Red Hat Bugzilla – Bug 85341
summit system restarts under heavy graphic load
Last modified: 2007-11-30 17:06:52 EST
Description of problem:
We have installed Red Hat AS 2.1 on a Fujitsu Siemens Computers PRIMERGY T850
with 8 CPU's and 16 GB RAM. The PRIMERGY T850 is the same hardware like the
IBM xSeries 440.
After installing RH AS2.1 out of the box we have installed the kernel 2.4.9-
rpm -Uvh kernel-doc-2.4.9-e.12.i386.rpm
rpm -Uvh kernel-headers-2.4.9-e.12.i386.rpm
rpm -Uvh kernel-source-2.4.9-e.12.i386.rpm
rpm -ivh kernel-summit-2.4.9-e.12.i686.rpm
Additionally we add the boot option "notsc".
The systems restarts approximate 58 minutes after starting the
rhr-ddX test. This test is part of the "Red Hat Ready Certification Testing
(rhr-core-1.8-1.noarch.rpm, rhr-auto-1.8-1.noarch.rpm, rhr-interactive-1.8-
Version-Release number of selected component (if applicable)
Steps to Reproduce:
1. Install all "rhr-xxx-1.8-1.noarch.rpm" RPMs
2. Start "rhr-ddX"
After the restart we found following information inside
"event log" and "/var/log/messages":
X SERVPROC 02/27/03 17:10:45 Resetting system due to an unrecoverable error
X SERVPROC 02/27/03 17:10:45 Upper CEC Machine Check, TW_MCKC: 
X SERVPROC 02/27/03 17:10:45 Lower CEC Machine Check, TW_MCKC: 
X SERVPROC 02/27/03 17:10:42 Upper CEC Machine Check, CYC_MCK2: 
X SERVPROC 02/27/03 17:10:33 Lower CEC Machine Check, CYC_MCK2: 
Feb 27 15:22:23 pdb0362c rhr-Config: succeeded
Feb 27 15:22:23 pdb0362c rhr-Zresults: succeeded
Feb 27 15:22:23 pdb0362c rhr-Config: succeeded
Feb 27 15:22:30 pdb0362c rhr-INFO: succeeded
Feb 27 15:22:30 pdb0362c last message repeated 4 times
Feb 27 15:22:31 pdb0362c kernel: hda: ATAPI 24X DVD-ROM drive, 512kB Cache, UDMA
Feb 27 15:22:31 pdb0362c kernel: Uniform CD-ROM driver Revision: 3.12
Feb 27 15:31:29 pdb0362c kernel: loop: loaded (max 8 devices)

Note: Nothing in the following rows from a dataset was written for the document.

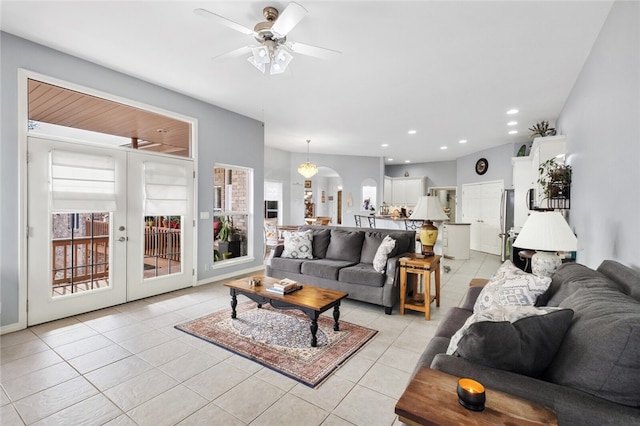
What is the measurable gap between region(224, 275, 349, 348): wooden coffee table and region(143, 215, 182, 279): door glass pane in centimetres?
161

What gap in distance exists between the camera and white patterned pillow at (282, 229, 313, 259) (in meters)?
4.43

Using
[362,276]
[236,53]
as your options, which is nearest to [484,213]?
[362,276]

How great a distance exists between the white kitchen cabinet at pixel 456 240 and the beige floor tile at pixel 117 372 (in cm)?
624

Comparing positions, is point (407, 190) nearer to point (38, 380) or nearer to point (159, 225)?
point (159, 225)

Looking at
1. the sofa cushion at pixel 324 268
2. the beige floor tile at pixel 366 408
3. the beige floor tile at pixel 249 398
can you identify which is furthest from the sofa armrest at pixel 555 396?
the sofa cushion at pixel 324 268

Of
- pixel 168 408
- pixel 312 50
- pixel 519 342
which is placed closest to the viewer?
pixel 519 342

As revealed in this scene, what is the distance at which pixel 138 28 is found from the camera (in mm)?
2746

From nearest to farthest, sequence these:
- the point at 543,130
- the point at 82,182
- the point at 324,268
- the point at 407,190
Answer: the point at 82,182
the point at 324,268
the point at 543,130
the point at 407,190

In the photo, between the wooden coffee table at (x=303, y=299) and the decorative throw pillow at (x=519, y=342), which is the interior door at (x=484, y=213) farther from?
the decorative throw pillow at (x=519, y=342)

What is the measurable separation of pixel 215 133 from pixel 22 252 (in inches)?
111

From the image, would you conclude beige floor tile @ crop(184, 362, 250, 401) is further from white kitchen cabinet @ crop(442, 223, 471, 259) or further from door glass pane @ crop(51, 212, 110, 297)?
white kitchen cabinet @ crop(442, 223, 471, 259)

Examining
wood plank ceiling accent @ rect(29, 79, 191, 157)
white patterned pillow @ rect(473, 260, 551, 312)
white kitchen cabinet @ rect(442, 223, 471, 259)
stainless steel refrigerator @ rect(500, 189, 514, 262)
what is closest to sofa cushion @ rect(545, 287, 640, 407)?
white patterned pillow @ rect(473, 260, 551, 312)

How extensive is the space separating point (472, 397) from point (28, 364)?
3.19 m

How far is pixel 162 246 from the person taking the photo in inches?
170
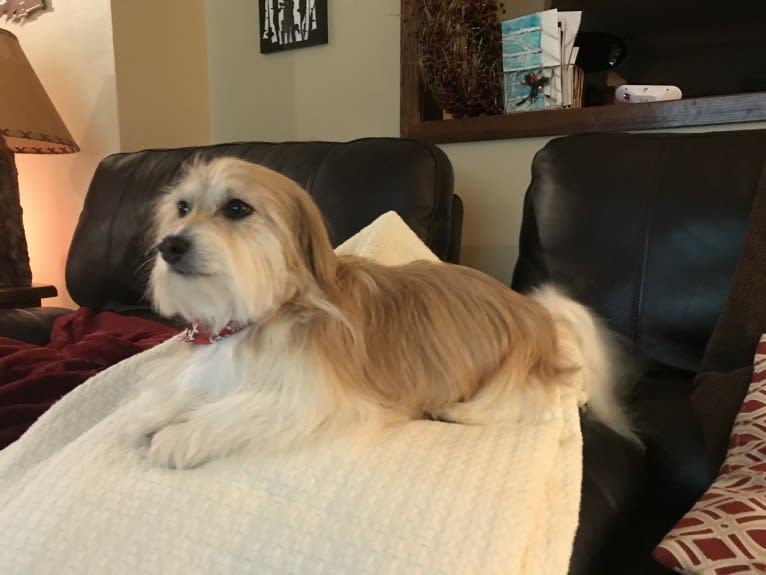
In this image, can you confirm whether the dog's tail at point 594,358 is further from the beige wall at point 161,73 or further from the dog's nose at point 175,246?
the beige wall at point 161,73

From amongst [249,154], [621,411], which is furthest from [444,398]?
[249,154]

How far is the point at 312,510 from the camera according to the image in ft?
2.22

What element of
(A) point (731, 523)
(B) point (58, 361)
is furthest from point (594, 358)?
(B) point (58, 361)

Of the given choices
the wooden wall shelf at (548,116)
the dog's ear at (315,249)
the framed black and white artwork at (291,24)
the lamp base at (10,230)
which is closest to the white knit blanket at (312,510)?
the dog's ear at (315,249)

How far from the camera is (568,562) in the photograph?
0.65 meters

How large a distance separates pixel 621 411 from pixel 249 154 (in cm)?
123

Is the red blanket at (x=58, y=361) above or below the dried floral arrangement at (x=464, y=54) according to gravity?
below

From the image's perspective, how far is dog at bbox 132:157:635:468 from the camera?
817 millimetres

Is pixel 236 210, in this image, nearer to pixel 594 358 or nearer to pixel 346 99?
pixel 594 358

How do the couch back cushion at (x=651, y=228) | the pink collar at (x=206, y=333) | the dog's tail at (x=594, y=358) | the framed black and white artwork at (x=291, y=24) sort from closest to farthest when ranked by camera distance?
1. the pink collar at (x=206, y=333)
2. the dog's tail at (x=594, y=358)
3. the couch back cushion at (x=651, y=228)
4. the framed black and white artwork at (x=291, y=24)

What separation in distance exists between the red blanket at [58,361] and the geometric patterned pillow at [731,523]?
997 mm

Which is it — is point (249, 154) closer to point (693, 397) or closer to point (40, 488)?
point (40, 488)

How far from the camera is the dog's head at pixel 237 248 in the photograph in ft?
2.68

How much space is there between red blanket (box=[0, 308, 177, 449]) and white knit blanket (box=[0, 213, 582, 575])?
24 cm
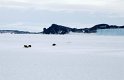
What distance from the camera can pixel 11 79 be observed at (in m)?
10.5

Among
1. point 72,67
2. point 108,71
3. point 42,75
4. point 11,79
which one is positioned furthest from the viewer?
point 72,67

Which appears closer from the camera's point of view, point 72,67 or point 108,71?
point 108,71

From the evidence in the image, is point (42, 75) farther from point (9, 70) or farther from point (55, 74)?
point (9, 70)

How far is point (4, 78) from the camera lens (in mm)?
10633

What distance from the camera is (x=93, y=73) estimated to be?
39.1 feet

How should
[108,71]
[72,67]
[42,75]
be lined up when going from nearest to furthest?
[42,75] → [108,71] → [72,67]

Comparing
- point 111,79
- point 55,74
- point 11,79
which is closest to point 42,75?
point 55,74

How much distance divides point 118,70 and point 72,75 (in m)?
2.09

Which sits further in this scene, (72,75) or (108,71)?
(108,71)

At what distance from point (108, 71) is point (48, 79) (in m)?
2.83

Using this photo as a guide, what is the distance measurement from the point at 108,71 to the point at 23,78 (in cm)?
338

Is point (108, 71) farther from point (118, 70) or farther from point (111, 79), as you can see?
point (111, 79)

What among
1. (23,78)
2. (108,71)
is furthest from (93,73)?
(23,78)

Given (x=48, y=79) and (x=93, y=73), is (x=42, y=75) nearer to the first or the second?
(x=48, y=79)
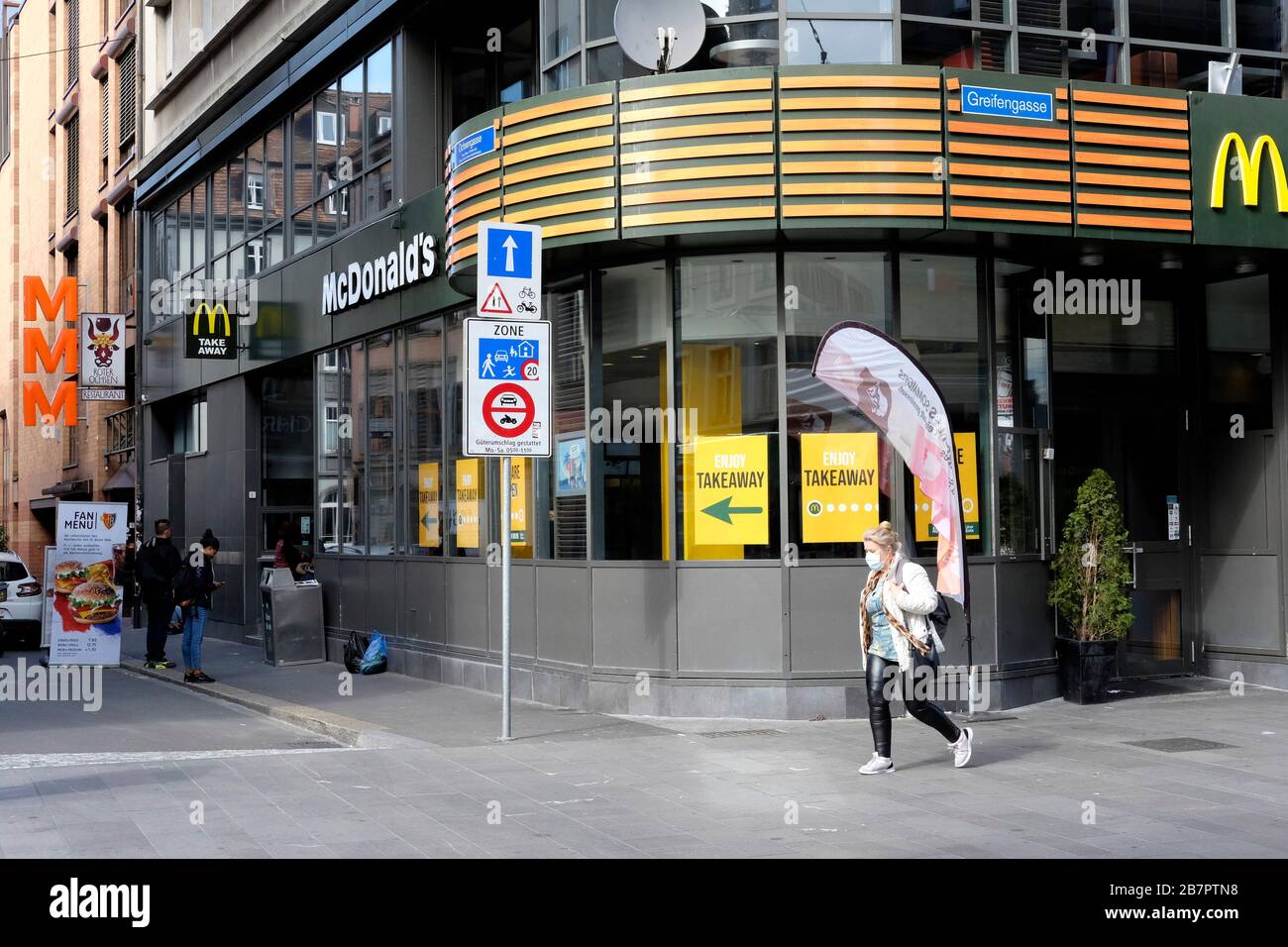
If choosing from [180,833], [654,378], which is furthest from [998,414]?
[180,833]

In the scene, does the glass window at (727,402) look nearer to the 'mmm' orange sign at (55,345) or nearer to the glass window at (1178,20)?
the glass window at (1178,20)

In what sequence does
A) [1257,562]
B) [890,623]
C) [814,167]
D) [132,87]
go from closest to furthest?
[890,623] → [814,167] → [1257,562] → [132,87]

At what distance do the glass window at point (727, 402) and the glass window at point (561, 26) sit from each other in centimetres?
249

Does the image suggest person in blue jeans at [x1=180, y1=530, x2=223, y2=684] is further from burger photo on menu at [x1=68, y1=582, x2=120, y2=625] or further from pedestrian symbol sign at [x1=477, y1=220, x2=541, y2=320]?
pedestrian symbol sign at [x1=477, y1=220, x2=541, y2=320]

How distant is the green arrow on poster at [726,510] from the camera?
507 inches

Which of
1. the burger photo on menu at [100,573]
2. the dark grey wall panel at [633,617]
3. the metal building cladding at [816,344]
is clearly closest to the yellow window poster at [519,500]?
the metal building cladding at [816,344]

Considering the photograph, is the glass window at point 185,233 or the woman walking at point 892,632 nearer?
the woman walking at point 892,632

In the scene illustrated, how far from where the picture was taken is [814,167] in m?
12.2

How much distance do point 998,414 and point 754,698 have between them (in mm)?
3438

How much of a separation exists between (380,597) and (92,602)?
3.50 meters

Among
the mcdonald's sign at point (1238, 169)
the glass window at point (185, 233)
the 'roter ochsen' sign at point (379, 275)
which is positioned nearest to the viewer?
the mcdonald's sign at point (1238, 169)

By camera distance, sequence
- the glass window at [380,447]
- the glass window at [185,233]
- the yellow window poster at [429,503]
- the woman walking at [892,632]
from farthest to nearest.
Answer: the glass window at [185,233] → the glass window at [380,447] → the yellow window poster at [429,503] → the woman walking at [892,632]

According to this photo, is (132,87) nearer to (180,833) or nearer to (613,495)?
(613,495)

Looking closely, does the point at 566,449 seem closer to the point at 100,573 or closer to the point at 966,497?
the point at 966,497
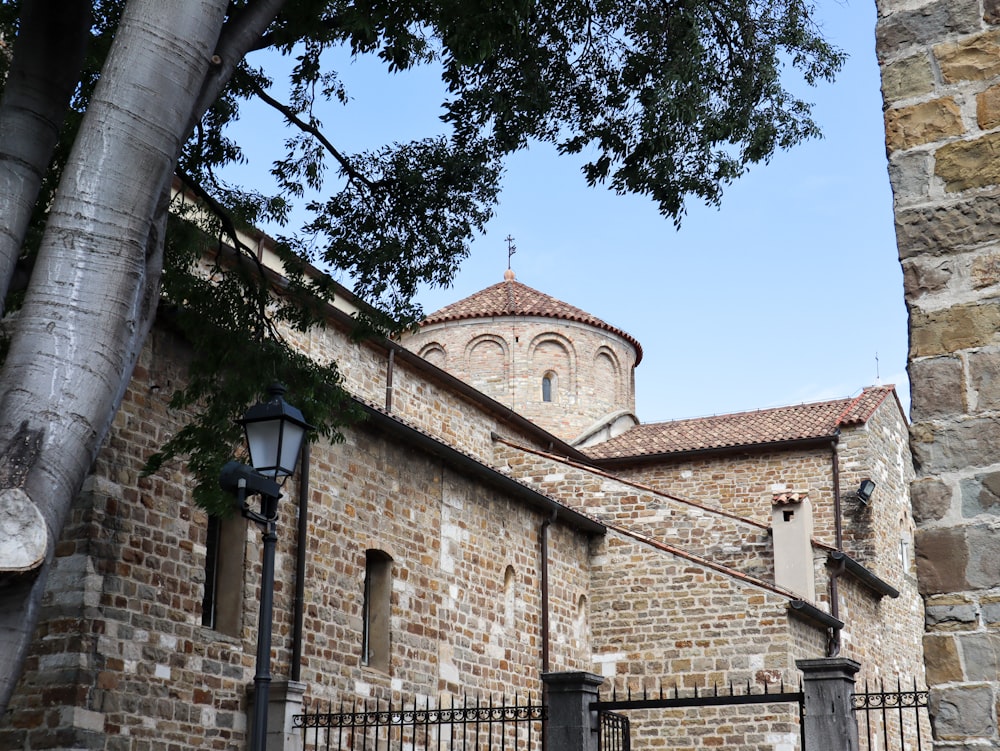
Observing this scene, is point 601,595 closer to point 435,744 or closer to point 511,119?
point 435,744

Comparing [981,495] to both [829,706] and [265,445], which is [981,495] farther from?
[829,706]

Feb 27 15:39:12 pdb0362c login(pam_unix): session opened for user root by
Feb 27 15:39:12 pdb0362c -- root: ROOT LOGIN ON tty2
Feb 27 16:14:31 pdb0362c rhr-cdromdata: succeeded
Feb 27 16:14:35 pdb0362c modprobe: modprobe: Can't locate module char-major-81
Feb 27 16:33:10 pdb0362c modprobe: modprobe: Can't locate module char-major-81
Feb 27 16:52:53 pdb0362c modprobe: modprobe: Can't locate module char-major-81
Feb 27 17:11:08 pdb0362c syslogd 1.4.1: restart.
The Red Hat HCL entry for the identical IBM xSeries 440 include no hints for
"non-native" drivers ( specially for the graphic driver "savage_drv.o" )
Can you please attach the /var/log/messages file from when this occurs,
as well as the complete output of:
Also attach the X server log and config file please.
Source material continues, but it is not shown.